DIRECTIONS =
1 - Answer these questions using the Poisson problem.
(a) From which distribution is the random sample $Y_1, \dots, Y_n$ drawn?
(b) What condition must $\lambda$ satisfy?
(c) Which theorem is part (a) to be shown with?
2 - Duplicate the Poisson problem between "Let $Y_1, \dots, Y_n$" and "Fisher-Neyman factorisation theorem.", inclusive.
3 - In the Poisson problem, list every value of $y$ that is written out explicitly as a value on which the probability function is defined.

EXTRACT PROVIDED =
↓↓↓
I have the following problem:

Let $Y_1, \dots, Y_n$ be a random sample from a Poisson distribution $\text{Pois}(\lambda)$. Recall, the $\text{Pois}(\lambda)$ distribution has the probability function $f_{\lambda}(y) = e^{-\lambda} \dfrac{\lambda^y}{y!}$, if $y = 0, 1, 2, 3, \dots$, and $\lambda > 0$.

(a) Show that $T(\mathbf{Y}) = \sum_{i = 1}^n Y_i$ is a sufficient statistic for $\lambda$ using the Fisher-Neyman factorisation theorem.

(b) What is the distribution of $T(\mathbf{Y})$? Obtain this result directly using the definition of a sufficient statistic.
↑↑↑
Scene-based spatial questions =
↓↓↓
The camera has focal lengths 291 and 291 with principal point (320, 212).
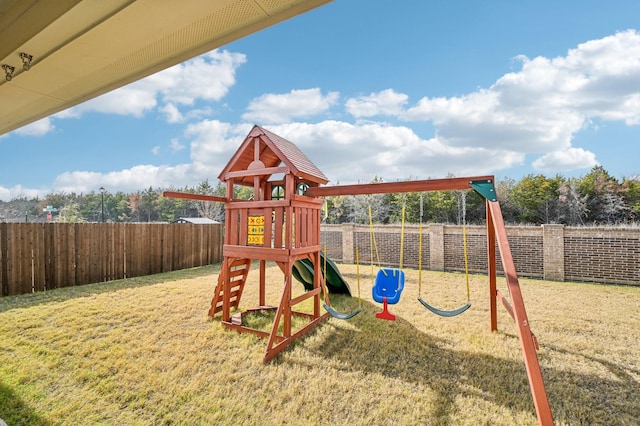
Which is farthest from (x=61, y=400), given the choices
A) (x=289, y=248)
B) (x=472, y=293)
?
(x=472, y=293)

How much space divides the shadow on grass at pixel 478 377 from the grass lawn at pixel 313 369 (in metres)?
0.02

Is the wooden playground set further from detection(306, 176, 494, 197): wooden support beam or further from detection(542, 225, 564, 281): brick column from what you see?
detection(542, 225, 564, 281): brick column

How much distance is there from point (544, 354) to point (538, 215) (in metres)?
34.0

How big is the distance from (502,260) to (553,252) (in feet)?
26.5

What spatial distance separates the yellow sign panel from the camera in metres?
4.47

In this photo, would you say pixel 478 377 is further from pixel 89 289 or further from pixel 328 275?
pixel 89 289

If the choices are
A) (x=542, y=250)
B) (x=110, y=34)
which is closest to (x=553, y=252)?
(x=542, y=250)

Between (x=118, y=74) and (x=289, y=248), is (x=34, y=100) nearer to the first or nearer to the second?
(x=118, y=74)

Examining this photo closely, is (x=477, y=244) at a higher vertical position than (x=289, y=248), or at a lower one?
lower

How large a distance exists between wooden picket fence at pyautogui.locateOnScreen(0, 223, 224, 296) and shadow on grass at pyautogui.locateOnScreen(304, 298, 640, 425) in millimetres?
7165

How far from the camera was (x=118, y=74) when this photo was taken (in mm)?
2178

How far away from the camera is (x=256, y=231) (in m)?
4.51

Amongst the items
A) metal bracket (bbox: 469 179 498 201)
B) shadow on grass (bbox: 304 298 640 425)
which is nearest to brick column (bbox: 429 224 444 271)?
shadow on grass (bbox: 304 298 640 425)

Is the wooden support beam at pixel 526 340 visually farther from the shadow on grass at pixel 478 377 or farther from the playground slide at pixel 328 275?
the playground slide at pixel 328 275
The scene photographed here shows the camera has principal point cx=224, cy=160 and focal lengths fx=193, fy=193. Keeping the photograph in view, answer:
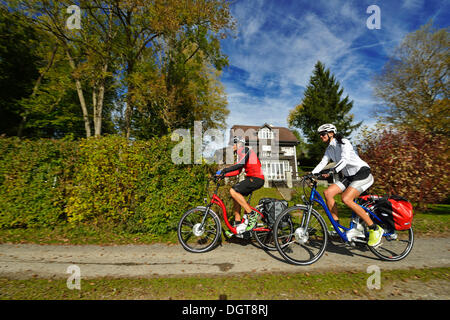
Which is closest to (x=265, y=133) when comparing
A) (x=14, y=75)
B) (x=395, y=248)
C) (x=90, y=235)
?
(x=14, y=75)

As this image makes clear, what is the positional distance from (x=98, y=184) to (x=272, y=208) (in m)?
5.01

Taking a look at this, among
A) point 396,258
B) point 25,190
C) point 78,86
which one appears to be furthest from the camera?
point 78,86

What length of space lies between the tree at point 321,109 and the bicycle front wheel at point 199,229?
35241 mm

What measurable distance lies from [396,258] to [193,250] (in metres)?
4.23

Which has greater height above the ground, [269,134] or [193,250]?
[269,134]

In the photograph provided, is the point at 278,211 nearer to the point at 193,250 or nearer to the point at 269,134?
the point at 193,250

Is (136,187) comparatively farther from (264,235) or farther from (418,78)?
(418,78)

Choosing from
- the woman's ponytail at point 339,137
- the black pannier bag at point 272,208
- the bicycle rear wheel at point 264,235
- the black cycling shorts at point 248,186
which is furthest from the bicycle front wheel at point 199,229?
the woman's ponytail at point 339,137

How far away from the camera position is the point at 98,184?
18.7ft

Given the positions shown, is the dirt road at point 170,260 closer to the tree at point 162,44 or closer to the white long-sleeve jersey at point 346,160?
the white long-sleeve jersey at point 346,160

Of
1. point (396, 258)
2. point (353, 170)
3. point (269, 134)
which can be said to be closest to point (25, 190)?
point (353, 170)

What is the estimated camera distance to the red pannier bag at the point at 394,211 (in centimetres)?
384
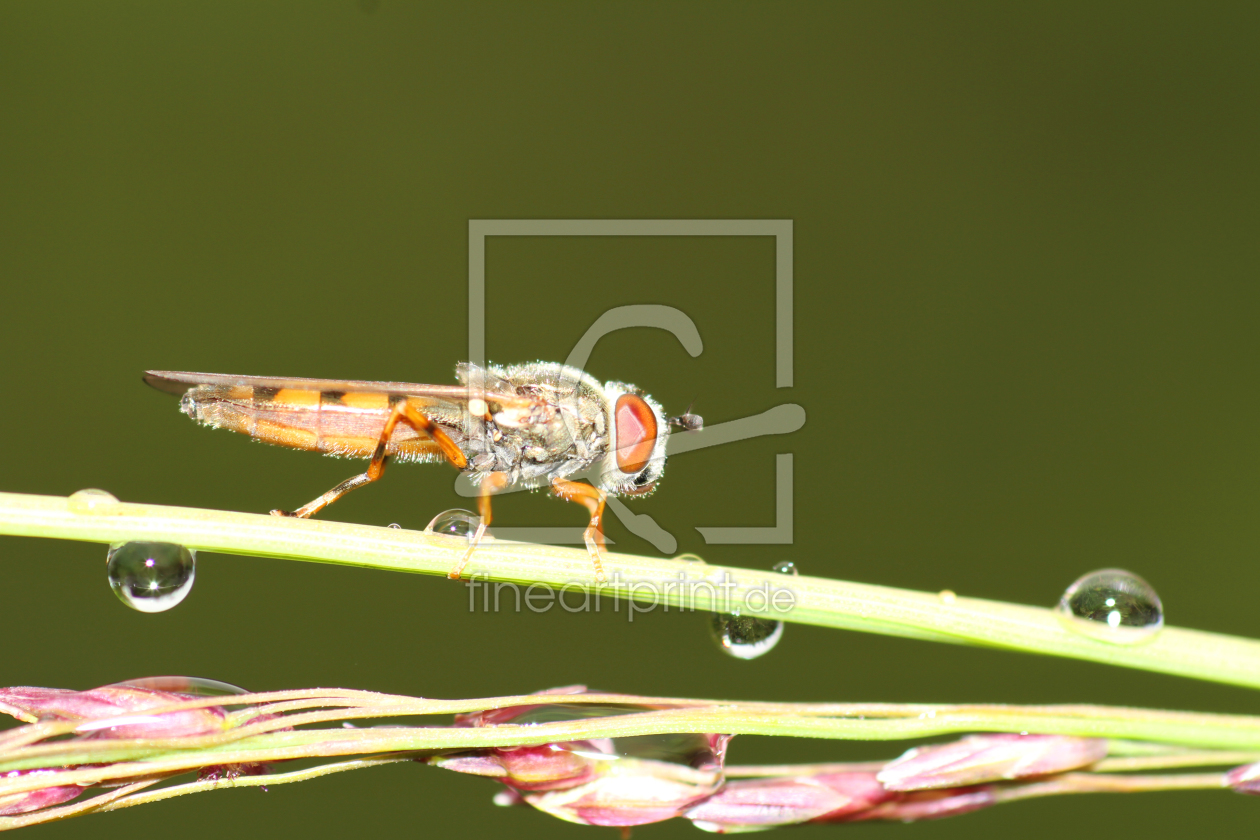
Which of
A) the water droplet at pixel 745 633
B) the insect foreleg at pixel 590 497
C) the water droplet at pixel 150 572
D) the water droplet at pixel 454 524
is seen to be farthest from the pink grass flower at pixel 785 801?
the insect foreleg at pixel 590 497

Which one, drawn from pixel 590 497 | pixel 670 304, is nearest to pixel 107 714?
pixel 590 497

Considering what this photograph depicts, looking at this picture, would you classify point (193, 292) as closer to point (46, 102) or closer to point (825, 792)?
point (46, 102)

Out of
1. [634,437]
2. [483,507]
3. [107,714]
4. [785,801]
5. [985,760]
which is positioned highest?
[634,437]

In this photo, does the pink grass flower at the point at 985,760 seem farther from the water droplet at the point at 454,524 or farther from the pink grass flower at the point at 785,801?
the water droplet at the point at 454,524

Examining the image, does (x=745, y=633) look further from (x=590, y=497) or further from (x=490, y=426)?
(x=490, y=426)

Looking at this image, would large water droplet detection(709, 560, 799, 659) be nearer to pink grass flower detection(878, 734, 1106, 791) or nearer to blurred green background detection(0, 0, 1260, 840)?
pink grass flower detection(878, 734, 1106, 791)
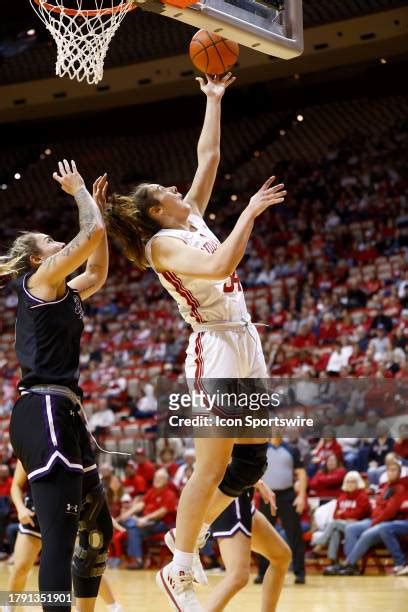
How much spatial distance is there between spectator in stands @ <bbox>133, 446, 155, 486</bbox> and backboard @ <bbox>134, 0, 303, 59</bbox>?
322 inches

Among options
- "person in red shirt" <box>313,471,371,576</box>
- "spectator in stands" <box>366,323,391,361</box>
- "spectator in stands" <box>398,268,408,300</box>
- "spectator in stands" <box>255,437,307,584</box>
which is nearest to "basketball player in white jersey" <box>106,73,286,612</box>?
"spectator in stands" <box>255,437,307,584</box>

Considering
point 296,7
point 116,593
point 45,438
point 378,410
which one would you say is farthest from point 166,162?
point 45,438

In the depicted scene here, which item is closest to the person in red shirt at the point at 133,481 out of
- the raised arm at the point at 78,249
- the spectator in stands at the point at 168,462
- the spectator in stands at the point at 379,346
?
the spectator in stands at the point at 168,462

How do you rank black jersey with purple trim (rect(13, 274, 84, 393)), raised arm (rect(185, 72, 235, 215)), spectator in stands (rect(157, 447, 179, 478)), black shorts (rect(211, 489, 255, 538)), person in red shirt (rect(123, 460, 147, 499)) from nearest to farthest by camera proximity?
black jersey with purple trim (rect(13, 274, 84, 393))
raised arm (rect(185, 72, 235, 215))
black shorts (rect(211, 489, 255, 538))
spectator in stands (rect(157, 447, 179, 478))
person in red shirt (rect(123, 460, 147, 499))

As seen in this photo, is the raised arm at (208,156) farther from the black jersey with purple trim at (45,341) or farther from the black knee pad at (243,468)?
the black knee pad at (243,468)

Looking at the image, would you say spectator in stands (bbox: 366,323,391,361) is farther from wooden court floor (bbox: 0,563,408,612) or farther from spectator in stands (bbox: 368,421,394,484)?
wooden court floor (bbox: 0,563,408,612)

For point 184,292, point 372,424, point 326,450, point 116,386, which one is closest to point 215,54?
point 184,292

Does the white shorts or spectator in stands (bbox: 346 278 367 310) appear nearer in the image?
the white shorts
↑↑↑
↓↓↓
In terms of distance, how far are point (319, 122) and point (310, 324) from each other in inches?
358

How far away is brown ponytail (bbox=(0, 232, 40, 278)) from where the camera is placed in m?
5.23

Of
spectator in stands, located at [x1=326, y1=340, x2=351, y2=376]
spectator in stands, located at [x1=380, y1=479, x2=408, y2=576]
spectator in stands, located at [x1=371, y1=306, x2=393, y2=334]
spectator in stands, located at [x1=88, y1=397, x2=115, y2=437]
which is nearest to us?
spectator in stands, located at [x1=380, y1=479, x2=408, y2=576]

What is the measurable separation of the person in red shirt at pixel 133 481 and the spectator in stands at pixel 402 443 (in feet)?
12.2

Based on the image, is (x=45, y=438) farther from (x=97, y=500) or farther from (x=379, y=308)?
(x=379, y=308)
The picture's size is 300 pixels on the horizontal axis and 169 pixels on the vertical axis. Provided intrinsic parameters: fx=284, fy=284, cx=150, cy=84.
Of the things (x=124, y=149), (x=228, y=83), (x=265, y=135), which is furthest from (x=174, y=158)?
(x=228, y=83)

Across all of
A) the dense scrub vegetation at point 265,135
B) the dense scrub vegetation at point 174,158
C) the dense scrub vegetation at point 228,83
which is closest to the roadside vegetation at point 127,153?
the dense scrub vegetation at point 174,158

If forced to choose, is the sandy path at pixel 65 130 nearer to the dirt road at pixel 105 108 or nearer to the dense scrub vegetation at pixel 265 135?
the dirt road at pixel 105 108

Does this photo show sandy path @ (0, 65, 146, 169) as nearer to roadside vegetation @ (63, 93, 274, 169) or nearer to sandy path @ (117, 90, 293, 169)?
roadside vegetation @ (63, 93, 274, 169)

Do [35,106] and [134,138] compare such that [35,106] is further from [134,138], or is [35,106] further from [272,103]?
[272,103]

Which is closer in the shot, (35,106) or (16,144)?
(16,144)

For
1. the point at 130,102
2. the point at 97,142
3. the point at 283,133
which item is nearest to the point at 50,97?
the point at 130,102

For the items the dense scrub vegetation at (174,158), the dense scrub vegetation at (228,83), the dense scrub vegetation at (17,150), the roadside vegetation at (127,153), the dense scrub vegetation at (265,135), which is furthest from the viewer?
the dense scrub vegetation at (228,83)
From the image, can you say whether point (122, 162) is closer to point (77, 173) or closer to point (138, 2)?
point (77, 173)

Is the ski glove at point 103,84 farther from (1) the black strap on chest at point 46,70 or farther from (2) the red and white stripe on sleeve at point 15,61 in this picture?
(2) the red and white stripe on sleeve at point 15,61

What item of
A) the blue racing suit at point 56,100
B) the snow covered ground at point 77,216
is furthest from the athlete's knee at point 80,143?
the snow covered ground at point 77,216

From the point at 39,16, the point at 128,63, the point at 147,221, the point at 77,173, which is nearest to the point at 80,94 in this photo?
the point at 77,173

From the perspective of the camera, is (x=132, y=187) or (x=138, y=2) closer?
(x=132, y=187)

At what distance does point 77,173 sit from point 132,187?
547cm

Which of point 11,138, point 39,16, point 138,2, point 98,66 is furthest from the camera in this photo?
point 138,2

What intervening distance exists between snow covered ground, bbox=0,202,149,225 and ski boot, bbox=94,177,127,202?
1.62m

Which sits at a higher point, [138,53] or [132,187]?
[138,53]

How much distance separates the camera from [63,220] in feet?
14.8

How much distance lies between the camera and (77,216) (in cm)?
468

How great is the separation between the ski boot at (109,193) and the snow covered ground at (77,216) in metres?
↑↑↑
ANSWERS IN ORDER =
1 -
(a) A Poisson distribution, $\text{Pois}(\lambda)$.
(b) $\lambda > 0$.
(c) The Fisher-Neyman factorisation theorem.

2 -
Let $Y_1, \dots, Y_n$ be a random sample from a Poisson distribution $\text{Pois}(\lambda)$. Recall, the $\text{Pois}(\lambda)$ distribution has the probability function $f_{\lambda}(y) = e^{-\lambda} \dfrac{\lambda^y}{y!}$, if $y = 0, 1, 2, 3, \dots$, and $\lambda > 0$.

(a) Show that $T(\mathbf{Y}) = \sum_{i = 1}^n Y_i$ is a sufficient statistic for $\lambda$ using the Fisher-Neyman factorisation theorem.

3 - 0, 1, 2, 3